What initially sparked your interest in theater?
When I was 8 years old, my mom signed me up for a summer musical theater program. I was immediately hooked and the rest is history.
How did you get your start in Pittsburgh theater?
When I first moved back to Pittsburgh, I reached out to all of the companies in town. I tried to meet with as many people as possible and attend any audition that came my way. The theater community here is wonderful and I was surprised at how willing people were to take the time to connect. In my experience, the most successful actors are the the go getters, the people who wake up and do something for their career everyday and I still try to put this into practice everyday.
What are some of the productions you’ve been in locally?
I’ve had the opportunity to work with some great companies since I moved back to Pittsburgh. More recently, I was in By the Way Vera Stark at The Rep, In the Raw with Bricolage, Boeing Boeing at CLO Cabaret, and Brewed with No Name Players. I loved working on all of these productions and am lucky because they were all so different. As an actor, it gave me the opportunity to play a variety of different characters and work with really wonderful actors, directors, and production teams.
What are some of your favorite plays/playwrights?
This is such a tough question! I love so many plays and they change often because I read a lot them. Most recently, I really enjoyed The Flick by Annie Baker and Punk Rock by Simon Stephens. Some of my more long term favorites are Doubt by John Patrick Shanley, The Children’s Hour by Lillian Hellman, Zoo Story by Edward Albee, and Buried Child by Sam Shepard. The list is so long. This is just the tip of the iceberg.

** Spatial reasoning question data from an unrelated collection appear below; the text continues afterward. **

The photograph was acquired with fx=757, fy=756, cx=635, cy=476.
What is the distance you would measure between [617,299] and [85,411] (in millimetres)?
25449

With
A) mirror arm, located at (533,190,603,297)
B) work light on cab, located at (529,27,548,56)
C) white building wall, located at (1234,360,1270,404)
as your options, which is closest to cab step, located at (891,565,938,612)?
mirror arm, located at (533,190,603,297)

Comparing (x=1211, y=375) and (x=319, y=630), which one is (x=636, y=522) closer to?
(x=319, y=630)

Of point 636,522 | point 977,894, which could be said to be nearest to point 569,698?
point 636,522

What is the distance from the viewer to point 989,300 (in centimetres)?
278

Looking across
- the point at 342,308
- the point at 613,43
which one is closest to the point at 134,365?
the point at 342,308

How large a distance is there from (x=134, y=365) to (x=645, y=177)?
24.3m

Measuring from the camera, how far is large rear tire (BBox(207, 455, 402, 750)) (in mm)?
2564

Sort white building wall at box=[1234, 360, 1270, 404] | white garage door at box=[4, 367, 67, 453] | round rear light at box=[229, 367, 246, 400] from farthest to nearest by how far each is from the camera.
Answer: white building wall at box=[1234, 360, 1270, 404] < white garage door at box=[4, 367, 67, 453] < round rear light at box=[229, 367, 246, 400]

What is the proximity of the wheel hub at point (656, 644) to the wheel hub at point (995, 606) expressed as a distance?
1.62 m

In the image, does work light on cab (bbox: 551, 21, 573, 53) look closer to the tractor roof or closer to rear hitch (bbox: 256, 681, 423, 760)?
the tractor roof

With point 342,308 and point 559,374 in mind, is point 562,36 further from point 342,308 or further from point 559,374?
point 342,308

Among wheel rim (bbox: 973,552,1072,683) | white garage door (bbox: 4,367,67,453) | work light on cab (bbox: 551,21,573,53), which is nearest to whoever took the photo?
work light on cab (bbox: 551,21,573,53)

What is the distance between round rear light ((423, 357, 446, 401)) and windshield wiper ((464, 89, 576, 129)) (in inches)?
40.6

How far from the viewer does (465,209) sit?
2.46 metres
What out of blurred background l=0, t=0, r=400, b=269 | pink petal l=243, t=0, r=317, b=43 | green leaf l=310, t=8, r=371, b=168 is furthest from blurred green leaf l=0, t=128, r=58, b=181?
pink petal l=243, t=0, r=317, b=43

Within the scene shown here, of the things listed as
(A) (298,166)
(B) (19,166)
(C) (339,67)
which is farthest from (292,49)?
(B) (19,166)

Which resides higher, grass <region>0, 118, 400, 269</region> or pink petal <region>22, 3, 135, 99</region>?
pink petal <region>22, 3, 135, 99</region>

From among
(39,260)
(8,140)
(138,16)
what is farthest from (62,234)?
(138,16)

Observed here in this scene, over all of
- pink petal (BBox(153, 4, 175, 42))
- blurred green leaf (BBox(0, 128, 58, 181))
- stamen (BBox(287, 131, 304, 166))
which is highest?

Has your time as an educator influenced your acting?
Teaching acting has been revolutionary for me as an actor because it forces me to examine and articulate my process as an artist daily. I always tell my students that they can learn just as much about acting watching each other as they can actually getting up in front of the class and working. This is true for me as well. I learn a great deal from witnessing and guiding them in the discovery of their own acting process.